The relationships between ALFF and GSCORR as well as between GSCORR and GFC in the gray matter were tested by calculating voxel-based Pearson correlation on all subjects’ average map. In addition, to check whether the relationship was clinically relevant, the voxel-wise group comparison between depression, mania with healthy controls for GSCORR, ALFF, and GFC topography was calculated and the similarity of significant regions was checked (see “Methods” section).

Voxel-wise Group Comparison for GS Topography

The voxel-wise group comparison in this study was carried out by AFNI’s function “3dttest++” for the 2-sample t test. The results were thresholded at P < .01 after AlphaSim correction in AFNI with a minimum cluster size of 46 voxels (corrected P < .01).

Voxel-wise Correlations With Disorder Symptom Severity and Medication Load

To investigate the correlation between GSCORR and disorder symptoms, the total scores of HAMD and YMRS were used to correlate with GSCORR in whole-brain voxel way for patients with BD in depression, euthymia, and mania. The correlation maps were thresholded at r > ±3 (P = .0025) with cluster size larger than 24 voxels, which suggested the effect size of correlation reached medium and corrected P value in this analysis was P < .01.38

Results

Variance of GS in BD

We first checked the group difference for GS variance between patients BD (n = 99, including depression, n = 35; mania, n = 30, euthymia, n = 34) and healthy controls (n = 64). A weak significance was observed when we compared BD group (as a whole) with healthy controls (t = 2.4, P = .017) (figure 1A). In addition, 1-way ANOVA between healthy controls and different phases in BD showed marginal significance (F = 2.56, P = .057) (figure 1B). This replicates the finding from the previous study that observed normal GS in a group of euthymic BD subjects.18

Fig. 1.

Fig. 1.

(A) Comparison of global signal (GS) variance in healthy controls and bipolar disorder (BD) subjects. (B). One-way ANOVA for GS variance across groups. (C) Voxel-wise group comparison for global signal correlation (GSCORR) between depression and healthy controls. The region of interest (ROI) of hippocampus/parahippocampus is extracted from the significant clusters of the comparison of depression vs healthy controls. (D) Mania vs healthy controls. The ROI of the bilateral motor cortex is extracted from the comparison of mania vs healthy control. (E). Euthymia vs healthy controls. The ROI of pregenual anterior cingulate cortex is extracted from the comparison euthymia vs healthy control. The threshold of voxel-wise group comparison was set at P < .01 with cluster size larger than 46 voxels (corrected P < .01). Error bars represent standard error of the mean. Control (C); depression (D); mania (M); euthymia (E). *P < .05, **P < .01, ***P < .001.

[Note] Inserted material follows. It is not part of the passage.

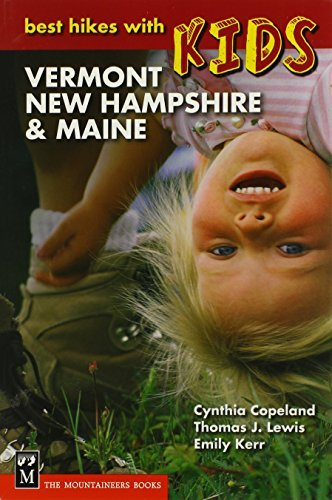 Cynthia Copeland Best Hikes With Kids Vermont New Hampshire & Maine 0003 Edition;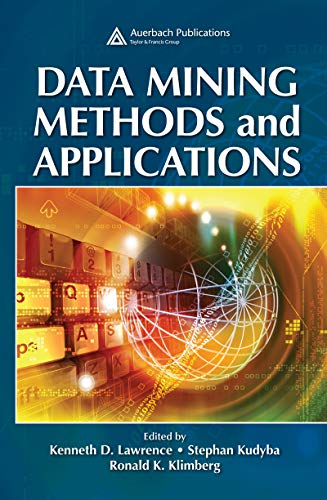 Data Mining Methods and Applications (English Edition)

To assess the contribution of potential motion artifact to GS variance, we tested the motion artifacts between the 4 groups. No differences in the degree of head motion, ie, variance, were observed between the 4 groups in both shifting (supplementary figure S1A) (F = 1.33, P = .27) and rotating (supplementary figure S1B) (F = 1.1, P = .35) movement in 1-way ANOVA.

Topographical Distribution of GS in BD Phases

To investigate specific alterations in GS topography in the different phases of BD, we first investigated GSCORR topographical distribution in depression by comparing it with healthy controls. The 2-sample t test yielded the strongest increase in the left hippocampus and parahippocampal gyrus in conjunction with fusiform gyrus (figure 1C). The region of interest (ROI) analysis of hippocampus/parahippocampus extracted from the significant clusters of the comparison further suggested the increase of GSCORR in this region is BD phase dependent (depression vs mania: t = 3.3, P = .0089; and depression vs euthymia: t = 3.7, P =.0011, Bonferroni corrected) (figure 1C).

Next, we conducted a 2-sample t test for manic vs healthy controls. This yielded strongest GSCORR increases in bilateral motor cortex (figure 1D). The ROI analysis of the bilateral motor cortex also suggested the increase of GSCORR in this region is phase dependent (mania vs depression: t = 2.9, P = .012; and mania vs euthymia: t = 2.8, P = .015, Bonferroni corrected) (figure 1D).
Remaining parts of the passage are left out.